Washington, May 9 : A new study from Columbia University Mailman School of Public Health has discovered a significant link between birth order and development of asthma symptoms.
The study revealed that children with older siblings are more likely to suffer from asthmatic problems than the oldest or only children.
The researchers found that kids with at least two older siblings were 50 pct more likely than other children to have gone to an emergency department or been hospitalized overnight for breathing problems.
"Our findings support the hypothesis that having older siblings increases a child's risk of exposure to infectious agents before age two years, and in turn increases the child's risk for wheezing," said Matthew Perzanowski, lead author, PhD and assistant professor of Environmental Health Sciences at the Mailman School of Public Health.
"Some studies have found that having older siblings increases the risk of wheeze in babies and toddlers.
"Our findings are novel in that we found that among the four-year-olds in this study, the pattern was the same as has been observed in younger children elsewhere," he added.
The children in the study were selected from the participants of Head Start programs in New York City.
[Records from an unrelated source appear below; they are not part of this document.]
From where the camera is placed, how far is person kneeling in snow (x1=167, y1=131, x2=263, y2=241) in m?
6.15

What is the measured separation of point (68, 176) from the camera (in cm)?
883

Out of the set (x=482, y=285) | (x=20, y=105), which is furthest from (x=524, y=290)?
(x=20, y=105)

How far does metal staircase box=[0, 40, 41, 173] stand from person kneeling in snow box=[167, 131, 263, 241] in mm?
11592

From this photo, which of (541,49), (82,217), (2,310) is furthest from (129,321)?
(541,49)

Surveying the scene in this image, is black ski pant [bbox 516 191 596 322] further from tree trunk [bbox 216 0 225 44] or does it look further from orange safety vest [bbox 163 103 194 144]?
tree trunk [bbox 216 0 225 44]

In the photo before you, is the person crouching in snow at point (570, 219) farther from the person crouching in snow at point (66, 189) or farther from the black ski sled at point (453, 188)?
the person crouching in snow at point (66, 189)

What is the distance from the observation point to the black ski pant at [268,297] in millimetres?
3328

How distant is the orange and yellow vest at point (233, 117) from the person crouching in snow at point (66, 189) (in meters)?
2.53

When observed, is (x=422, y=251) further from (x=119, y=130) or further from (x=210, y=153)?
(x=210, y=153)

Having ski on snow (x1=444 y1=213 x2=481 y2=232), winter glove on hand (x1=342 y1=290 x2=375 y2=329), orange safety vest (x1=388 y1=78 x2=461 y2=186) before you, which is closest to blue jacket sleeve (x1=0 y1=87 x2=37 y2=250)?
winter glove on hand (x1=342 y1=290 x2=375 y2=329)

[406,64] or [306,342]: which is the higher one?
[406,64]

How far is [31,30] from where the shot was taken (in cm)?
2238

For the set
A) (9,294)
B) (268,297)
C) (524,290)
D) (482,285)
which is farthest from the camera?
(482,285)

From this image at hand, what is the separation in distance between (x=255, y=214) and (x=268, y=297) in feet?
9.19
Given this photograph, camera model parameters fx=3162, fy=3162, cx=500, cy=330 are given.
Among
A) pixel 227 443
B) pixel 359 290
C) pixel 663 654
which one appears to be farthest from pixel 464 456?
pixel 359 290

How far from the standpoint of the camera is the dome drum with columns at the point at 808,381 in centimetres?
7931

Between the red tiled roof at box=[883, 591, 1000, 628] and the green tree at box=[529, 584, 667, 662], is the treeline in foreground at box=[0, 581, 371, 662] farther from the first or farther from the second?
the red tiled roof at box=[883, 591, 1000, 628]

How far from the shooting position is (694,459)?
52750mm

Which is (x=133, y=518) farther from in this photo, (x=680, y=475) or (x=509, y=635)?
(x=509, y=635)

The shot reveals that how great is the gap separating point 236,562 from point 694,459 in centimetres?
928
"Previous findings of the opposite association between asthma and birth order among older children and adults have served as the basis for what is called the hygiene hypothesis, the idea that exposure to infectious agents at a very young age reduces the risk of asthma in the long term," said Inge Goldstein, senior author of the study and senior lecturer in the Mailman School's Department of Epidemiology.
"Only by continuing to follow these children can we determine whether and how birth order predicts diagnosed asthma and asthma that persists throughout childhood," Goldstein added.
The findings revealed that wheezing was higher among boys than girls (32 pct vs 21 pct) and higher among children with an asthmatic parent than other children (53pct vs 22pct).
The associations of birth order with respiratory symptoms were statistically significant only among those children who were not allergic and among those without an asthmatic parent.
"But even if the patterns of association change as the children grow, we have learned from this study that four year-olds with older siblings are more likely than other four year-olds to experience respiratory symptoms that burden them and their families and impose the costs of care on them and the community," said Judith Jacobson lead researcher and associate professor of clinical Epidemiology at the Mailman School.
The study is pre-published online in the journal Clinical and Experimental Allergy.